▶ **Data below**:
####
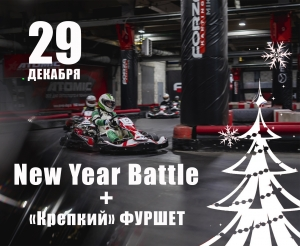 New Year Battle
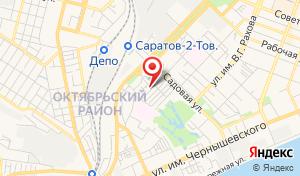 Адрес Саратовское предприятие городских электрических сетей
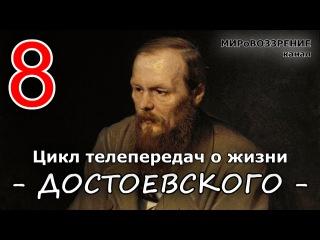 Жизнь и смерть Достоевского ч.8 из 12 (Телепередача ТК 'Культура') - канал МИРоВОЗЗР...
####
▶ **Exercise**: Print the complete listing exactly, apart from any pictures.

▶ **Output of the exercise**:
 New Year Battle
 Адрес Саратовское предприятие городских электрических сетей
 Жизнь и смерть Достоевского ч.8 из 12 (Телепередача ТК 'Культура') - канал МИРоВОЗЗР...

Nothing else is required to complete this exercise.